DNA n’est-il pas adossé à une entreprise de communication (pour diversifier les revenus) ? Quel était le modèle économique de DNA ?
DNA est une entreprise qui possède son registre de commerce, qui paie ses charges et ses impôts, mais nous n’avons pas de régie publicitaire. Notre modèle économique repose sur les seules ressources de la publicité.
500.000 visites par mois, c’est quand même un bon chiffre de fréquentation. Qu’est ce qui a, selon vous, rendu les annonceurs réticents ?
Oui l’audience ne nous a pas fait défaut. J’estime que 500.000 visites par mois pour un site qui a disposé de très peu de moyens, est une audience appréciable. Le temps moyen passé par un internaute sur notre site est de 5 minutes 21 secondes. Ce qui dénote encore une fois de la fiabilité de DNA. Mais plus que le nombre de visites, c’est davantage la crédibilité dont jouit le site qui nous fait plaisir. Je le constate aujourd’hui avec les messages de sympathie et de soutien que nous avions reçu à l’annonce de la parution de DNA.
Dans l’annonce de la cessation de DNA, vous laissez entendre que des pressions ont été exercées par les annonceurs pour exiger ou suggérer un changement de ligne éditoriale.
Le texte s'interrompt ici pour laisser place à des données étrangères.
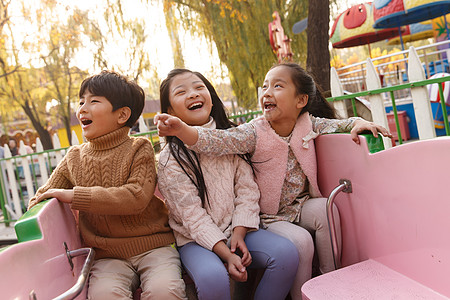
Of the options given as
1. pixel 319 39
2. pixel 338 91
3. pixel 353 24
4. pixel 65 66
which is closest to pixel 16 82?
pixel 65 66

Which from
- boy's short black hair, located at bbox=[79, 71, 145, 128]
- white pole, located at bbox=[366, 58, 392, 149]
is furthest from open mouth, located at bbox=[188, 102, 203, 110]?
white pole, located at bbox=[366, 58, 392, 149]

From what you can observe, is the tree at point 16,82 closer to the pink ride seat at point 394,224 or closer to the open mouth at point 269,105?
the open mouth at point 269,105

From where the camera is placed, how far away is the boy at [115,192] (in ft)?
4.72

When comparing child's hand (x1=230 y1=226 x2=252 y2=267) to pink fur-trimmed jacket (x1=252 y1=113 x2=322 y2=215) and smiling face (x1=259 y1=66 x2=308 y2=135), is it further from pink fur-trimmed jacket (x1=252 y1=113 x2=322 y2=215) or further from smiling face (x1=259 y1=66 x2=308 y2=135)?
smiling face (x1=259 y1=66 x2=308 y2=135)

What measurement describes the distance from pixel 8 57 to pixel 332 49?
382 inches

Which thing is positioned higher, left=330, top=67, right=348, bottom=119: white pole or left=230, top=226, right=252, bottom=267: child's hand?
left=330, top=67, right=348, bottom=119: white pole

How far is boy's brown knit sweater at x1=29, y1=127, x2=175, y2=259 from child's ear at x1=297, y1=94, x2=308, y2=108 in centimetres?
73

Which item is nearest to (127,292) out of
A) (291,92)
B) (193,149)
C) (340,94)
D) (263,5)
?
(193,149)

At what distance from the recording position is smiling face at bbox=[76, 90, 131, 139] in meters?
1.60

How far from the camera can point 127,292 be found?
4.53 ft

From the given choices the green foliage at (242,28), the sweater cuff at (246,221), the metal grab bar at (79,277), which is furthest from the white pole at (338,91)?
the green foliage at (242,28)

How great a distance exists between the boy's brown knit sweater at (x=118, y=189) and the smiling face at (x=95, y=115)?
0.03 meters

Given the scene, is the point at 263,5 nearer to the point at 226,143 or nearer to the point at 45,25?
the point at 226,143

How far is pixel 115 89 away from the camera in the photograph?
5.41 feet
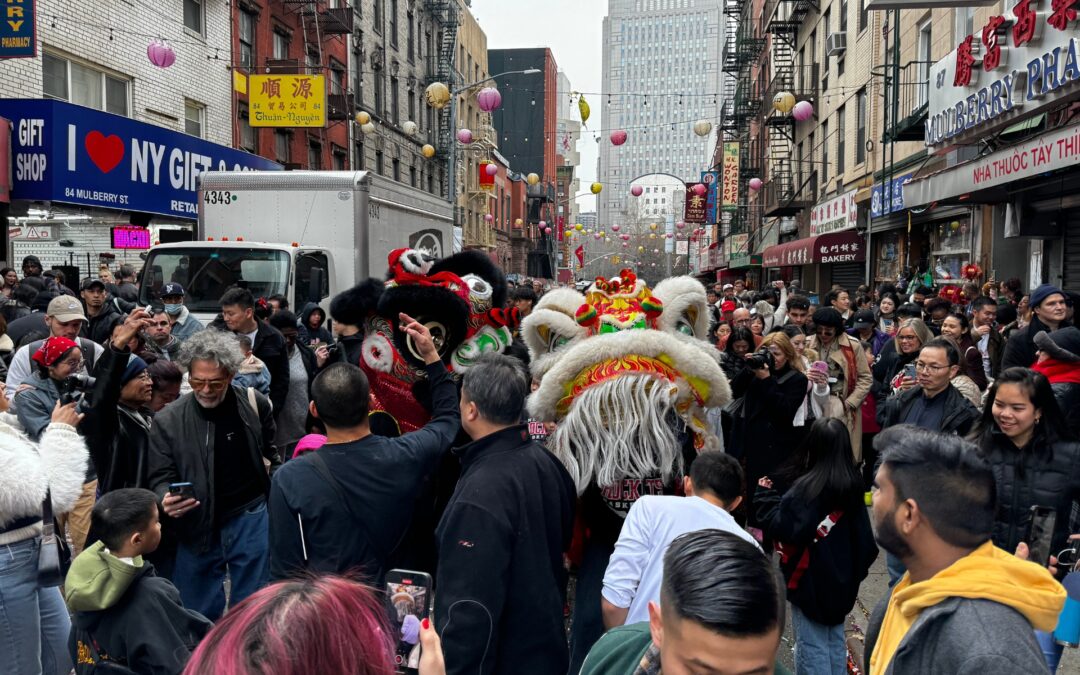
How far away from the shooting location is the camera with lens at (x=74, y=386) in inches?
186

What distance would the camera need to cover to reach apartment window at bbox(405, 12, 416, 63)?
35625mm

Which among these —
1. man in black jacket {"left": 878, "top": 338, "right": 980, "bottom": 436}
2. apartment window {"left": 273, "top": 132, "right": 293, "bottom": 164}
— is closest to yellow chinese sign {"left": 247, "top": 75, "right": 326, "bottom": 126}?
apartment window {"left": 273, "top": 132, "right": 293, "bottom": 164}

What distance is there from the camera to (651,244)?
84.6 meters

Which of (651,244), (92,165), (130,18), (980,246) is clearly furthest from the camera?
(651,244)

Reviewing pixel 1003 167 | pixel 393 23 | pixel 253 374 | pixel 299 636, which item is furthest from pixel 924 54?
pixel 393 23

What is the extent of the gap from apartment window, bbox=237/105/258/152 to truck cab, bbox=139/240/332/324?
11.1 m

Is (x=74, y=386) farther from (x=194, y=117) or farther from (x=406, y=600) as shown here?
(x=194, y=117)

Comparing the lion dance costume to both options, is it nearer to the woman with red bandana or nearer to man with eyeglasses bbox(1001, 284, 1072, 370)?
the woman with red bandana

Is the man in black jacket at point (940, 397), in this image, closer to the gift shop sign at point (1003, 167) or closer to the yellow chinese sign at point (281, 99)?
the gift shop sign at point (1003, 167)

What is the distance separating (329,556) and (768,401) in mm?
3592

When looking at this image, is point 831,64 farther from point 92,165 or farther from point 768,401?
point 768,401

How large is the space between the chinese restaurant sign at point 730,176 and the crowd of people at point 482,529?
115 feet

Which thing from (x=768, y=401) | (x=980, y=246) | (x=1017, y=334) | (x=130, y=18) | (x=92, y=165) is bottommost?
(x=768, y=401)

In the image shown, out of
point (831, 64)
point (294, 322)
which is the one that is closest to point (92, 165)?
point (294, 322)
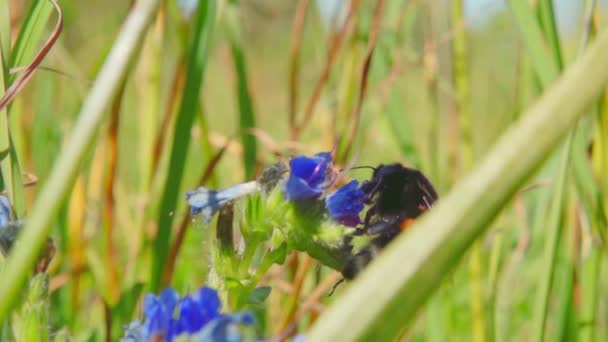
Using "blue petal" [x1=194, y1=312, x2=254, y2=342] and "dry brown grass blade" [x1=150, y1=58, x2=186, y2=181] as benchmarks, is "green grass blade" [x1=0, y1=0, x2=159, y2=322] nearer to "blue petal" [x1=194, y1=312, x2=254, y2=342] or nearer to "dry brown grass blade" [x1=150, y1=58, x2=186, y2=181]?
"blue petal" [x1=194, y1=312, x2=254, y2=342]

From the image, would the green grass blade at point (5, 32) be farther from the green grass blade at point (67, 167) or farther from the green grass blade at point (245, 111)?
the green grass blade at point (245, 111)

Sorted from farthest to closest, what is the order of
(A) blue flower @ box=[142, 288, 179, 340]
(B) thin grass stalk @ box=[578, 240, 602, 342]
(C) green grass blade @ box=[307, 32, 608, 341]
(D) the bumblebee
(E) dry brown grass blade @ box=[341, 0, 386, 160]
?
(B) thin grass stalk @ box=[578, 240, 602, 342]
(E) dry brown grass blade @ box=[341, 0, 386, 160]
(D) the bumblebee
(A) blue flower @ box=[142, 288, 179, 340]
(C) green grass blade @ box=[307, 32, 608, 341]

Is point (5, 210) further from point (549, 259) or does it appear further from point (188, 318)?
point (549, 259)

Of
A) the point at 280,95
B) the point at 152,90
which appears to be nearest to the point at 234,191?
the point at 152,90

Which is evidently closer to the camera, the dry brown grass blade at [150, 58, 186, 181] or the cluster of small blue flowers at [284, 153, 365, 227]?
the cluster of small blue flowers at [284, 153, 365, 227]

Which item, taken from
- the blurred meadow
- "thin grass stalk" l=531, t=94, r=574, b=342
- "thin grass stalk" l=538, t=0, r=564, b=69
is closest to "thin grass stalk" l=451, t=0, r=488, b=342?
the blurred meadow

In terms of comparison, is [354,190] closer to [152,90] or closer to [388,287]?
[388,287]
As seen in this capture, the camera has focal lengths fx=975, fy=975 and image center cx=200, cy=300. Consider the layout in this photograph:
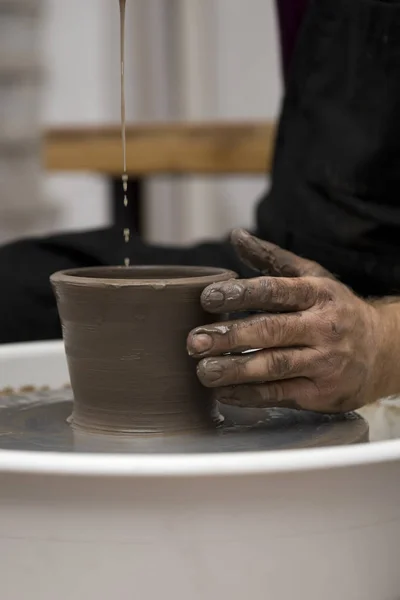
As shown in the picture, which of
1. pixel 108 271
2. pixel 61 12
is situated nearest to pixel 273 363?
pixel 108 271

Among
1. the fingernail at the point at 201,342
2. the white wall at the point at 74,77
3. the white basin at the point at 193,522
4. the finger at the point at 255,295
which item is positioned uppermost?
the white wall at the point at 74,77

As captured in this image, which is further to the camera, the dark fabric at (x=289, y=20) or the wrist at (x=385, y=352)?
the dark fabric at (x=289, y=20)

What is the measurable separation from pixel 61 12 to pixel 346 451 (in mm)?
3019

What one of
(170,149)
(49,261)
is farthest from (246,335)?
(170,149)

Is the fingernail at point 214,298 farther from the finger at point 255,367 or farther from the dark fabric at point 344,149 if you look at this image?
the dark fabric at point 344,149

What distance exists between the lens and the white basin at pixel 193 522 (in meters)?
0.64

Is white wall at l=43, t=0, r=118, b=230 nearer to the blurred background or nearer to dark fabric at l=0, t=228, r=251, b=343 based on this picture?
the blurred background

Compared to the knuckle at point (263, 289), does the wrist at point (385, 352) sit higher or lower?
lower

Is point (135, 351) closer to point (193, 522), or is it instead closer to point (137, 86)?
point (193, 522)

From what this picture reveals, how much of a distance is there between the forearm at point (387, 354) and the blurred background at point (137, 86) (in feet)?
7.55

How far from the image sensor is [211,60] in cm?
329

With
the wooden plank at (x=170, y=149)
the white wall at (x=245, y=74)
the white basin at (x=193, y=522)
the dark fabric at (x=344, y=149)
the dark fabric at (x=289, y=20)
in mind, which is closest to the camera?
the white basin at (x=193, y=522)

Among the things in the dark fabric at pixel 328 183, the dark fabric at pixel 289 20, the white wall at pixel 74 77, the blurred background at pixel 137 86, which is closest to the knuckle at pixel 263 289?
the dark fabric at pixel 328 183

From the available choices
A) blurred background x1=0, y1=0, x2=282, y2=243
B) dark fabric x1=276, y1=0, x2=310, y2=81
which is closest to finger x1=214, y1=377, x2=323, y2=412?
dark fabric x1=276, y1=0, x2=310, y2=81
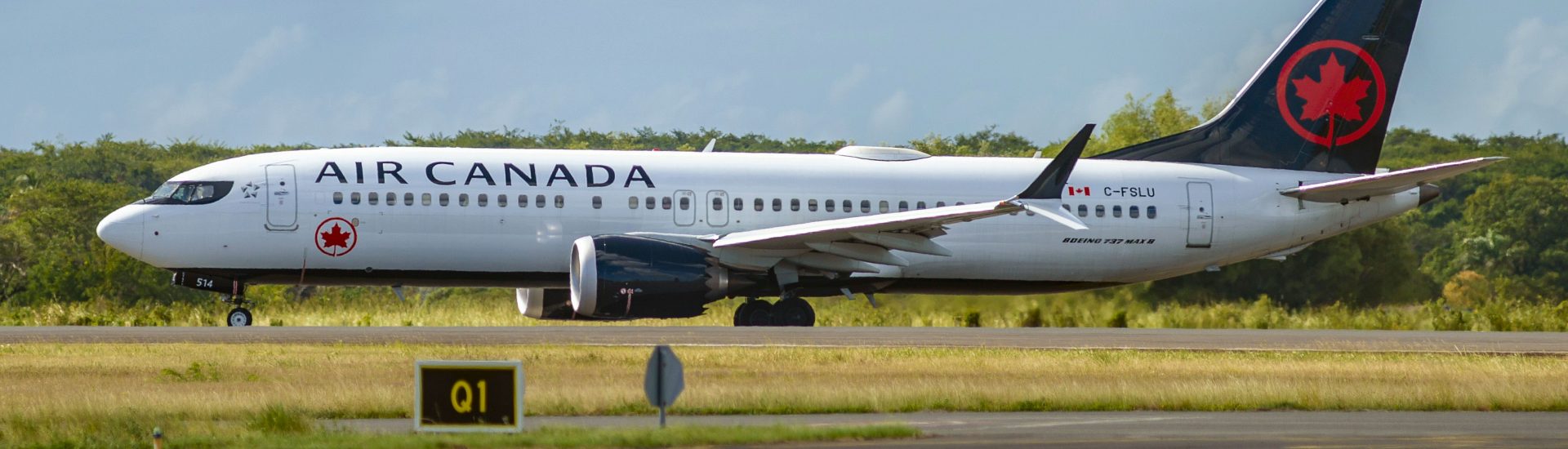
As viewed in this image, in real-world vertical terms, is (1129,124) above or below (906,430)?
above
Nous avons, depuis le lancement du site, démarché à maintes reprises tous les annonceurs qui s’affichent dans la presse algérienne. Nous avons également contacté les régies publicitaires présentes dans le pays. J’ai personnellement discuté ou rencontré des patrons d’entreprises. Tous s’accordent à dire qu’ils sont de fervents lecteurs de DNA, tous s’accordent à dire que le site est sérieux et crédible, mais ils sont réticents à s’afficher sur le site parce qu’ils estiment que notre ligne éditoriale est trop critique et trop virulente à l’égard du pouvoir algérien. Certains m’ont dit qu’ils ont peur que le fisc ou les impôts leurs tombent dessus, d’autres redoutent des pressions de la part des autorités. Je comprends tout à fait leurs craintes. Ils auraient sans doute aimé que la ligne éditoriale soit moins virulente. Plutôt que de changer de ligne pour contenter les annonceurs, nous avons décidé de mettre un terme à l’aventure.
Le registre de commerce de DNA est enregistré en Algérie ou en France ?
La société éditrice de DNA est enregistrée en France vu que j’y réside depuis plusieurs années. Cela étant dit que l’on soit domicilié en Algérie, en France ou ailleurs dans le monde, n’entrave pas l’activité du média dès lors que celui-ci active légalement. Regardez les chaînes télés EnnaharTV et Echourouq TV, elles sont domiciliées au Moyen-Orient ce qui ne les empêche pas de travailler « légalement » en Algérie et de brasser de la publicité.
Allez-vous revoir le modèle économique pour une éventuelle reprise ?
Non. La question n’est pas d’actualité. DNA dans sa forme qu’elle a connu de juin 2010 à février 2013 est arrivée à son terme.